NIETZSCHE: Beyond Good and Evil (Chapter 7: Our Virtues)

One of the worst things you can do to young Americans today is to call them “judgmental.” They agree with Nietzsche’s observation that “The practice of judging and condemning morally is the favorite revenge of the intellectually shallow…” Intellectually shallow. This is an interesting point of view. Many traditional philosophers such as Aristotle claim that moral behavior is an activity, not a thought process. Morality is more about doing something or not doing it on a habitual basis. It’s not thinking but doing that makes us act like we do, either well or badly. Kant goes even further and says that in establishing moral worth it’s our actions that are most important. Our feelings don’t really matter. For example, if I give money to the poor and needy that’s a good action. Even if I grumble and complain about it – I still give. Giving is the important part. How I feel about giving is less important. God loves a cheerful giver but He loves grumpy ones too. Giving to the poor is an objective act that stays constant: philanthropy is good. It was good in ancient Israel and Greece, it was good in Victorian England, it’s good in modern America.

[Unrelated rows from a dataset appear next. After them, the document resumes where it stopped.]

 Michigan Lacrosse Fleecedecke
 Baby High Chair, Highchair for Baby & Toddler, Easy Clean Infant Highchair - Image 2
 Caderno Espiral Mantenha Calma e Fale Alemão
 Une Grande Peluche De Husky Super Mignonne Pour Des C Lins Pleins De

What Nietzsche is attempting to do is to put the very idea of doing good on trial. He wants to go “Beyond Good and Evil.” But it seems dishonest of him to accuse the other side of being “intellectually shallow.” Nietzsche probably has the German middle-class in mind here. He thinks they haven’t thought deeply enough about their moral values. They just accept the values that have been handed down to them by their forefathers. And he’s probably right. But these are also the values that have been handed down by forefathers like Plato and Thomas Aquinas and Immanuel Kant. These guys are hardly “intellectually shallow.” By picking on the German middle-class Nietzsche is really attacking a cardboard cartoon character. He’s a good writer and has a lot of rhetorical tricks up his sleeve. Here’s one: If any one were to say to (a merely moral middle-class German) that ‘A lofty spirituality is beyond all comparison with the honesty and respectability of a merely moral man’—it would make them furious, I shall take care not to say so. But he says he’ll take care not to say so after he’s already said so. Neat trick, but it seems “intellectually shallow” to pull those kinds of rhetorical tricks on some poor middle-class schmuck who has to work for a living; especially when you’ve got a PhD in Philology or whatever and spent your life teaching in universities.

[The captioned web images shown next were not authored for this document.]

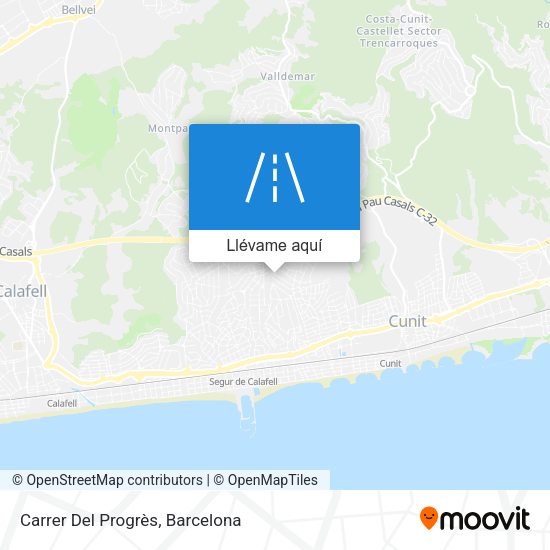 Mapa Carrer Del Progrès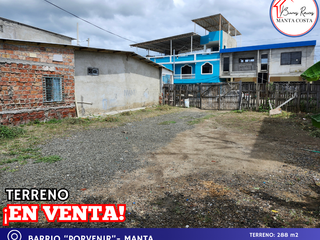Foto 3 de ¡Terreno en Venta en El Porvenir Calle 297 con acceso inmediato a las Principales vías - Manta!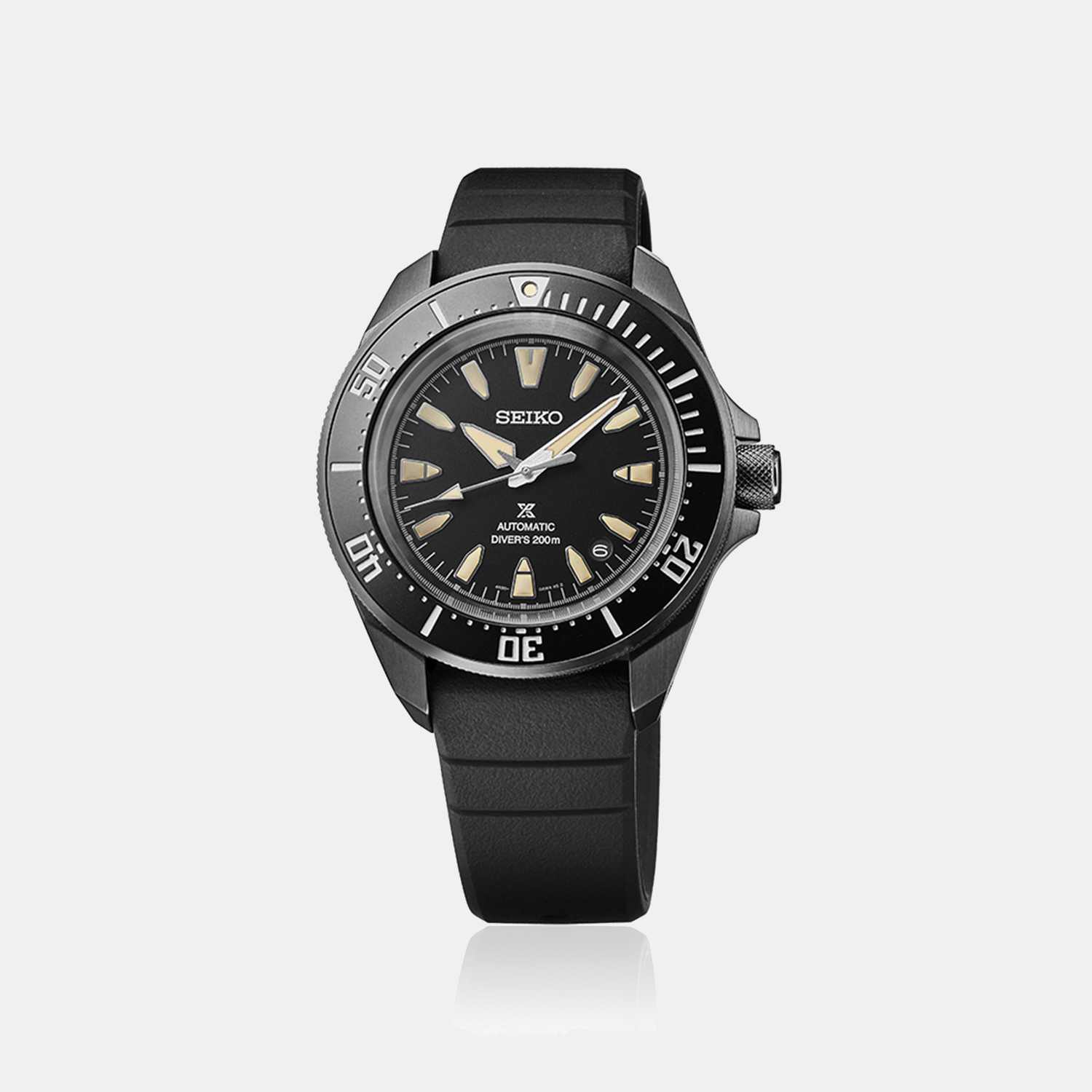 Seiko Round Black Analog watch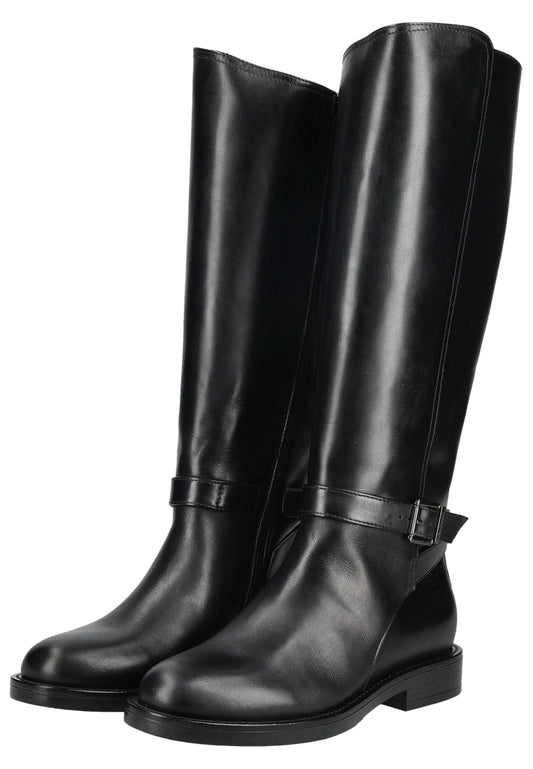 Nero Giardini Stiefel Leder Schwarz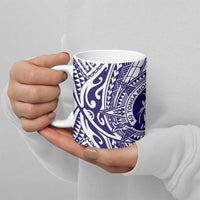 Tonga Queen Salote College 100th Years Ceramic Mug White Tonga Kupesi Uniquely Pacific Art LT9 - Polynesian Pride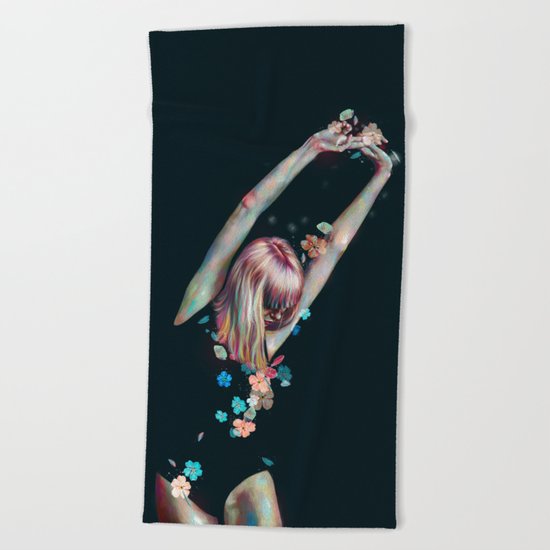 Orange Beach Towel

And it’s not just the German middle-class that irks Nietzsche. Here’s what he has to say about England: In the end, they want English morality to be recognized as authoritative, inasmuch as mankind, or the ‘general utility,’ or ‘the happiness of the greatest number’—no! the happiness of ENGLAND, will be best served thereby…They would like, by all means, to convince themselves that the striving after English happiness, I mean after COMFORT and FASHION (and in the highest instance, a seat in Parliament), is at the same time the true path of virtue… Does it seem so strange to Nietzsche that the English would think that their virtues are good? Of course they do. Otherwise, why would they use them as a guide for living the good life? These virtues are firmly embedded in the Western mind. Having material wealth can be useful for happiness and being elected to political office is nothing to be ashamed of – it’s something to be proud of. Nietzsche wouldn’t be happy in England - or anywhere else for that matter.